**Extracted material**.
- Opening Delimiter -
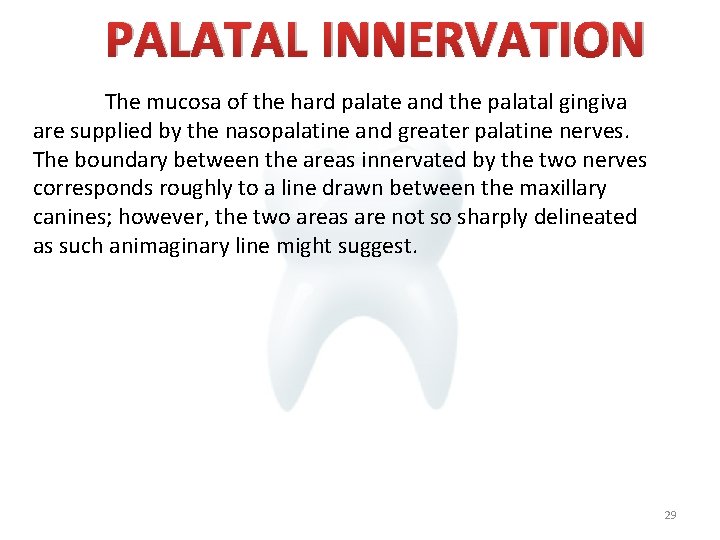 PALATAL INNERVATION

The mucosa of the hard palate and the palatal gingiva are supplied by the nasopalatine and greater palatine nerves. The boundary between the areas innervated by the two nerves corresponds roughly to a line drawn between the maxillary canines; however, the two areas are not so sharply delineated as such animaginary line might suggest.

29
- Closing Delimiter -
- Opening Delimiter -
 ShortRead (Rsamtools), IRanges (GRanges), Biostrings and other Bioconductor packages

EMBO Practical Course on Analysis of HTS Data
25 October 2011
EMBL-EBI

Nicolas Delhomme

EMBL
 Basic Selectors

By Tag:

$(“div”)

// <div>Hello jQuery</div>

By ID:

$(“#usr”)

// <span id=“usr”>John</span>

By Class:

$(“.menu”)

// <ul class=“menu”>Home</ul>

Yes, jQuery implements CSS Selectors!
- Closing Delimiter -
**What you will do**.
Scan the data above for the word "Selectors" and report every line where it is found.

**Answer to this exercise**.
 Basic Selectors
Yes, jQuery implements CSS Selectors!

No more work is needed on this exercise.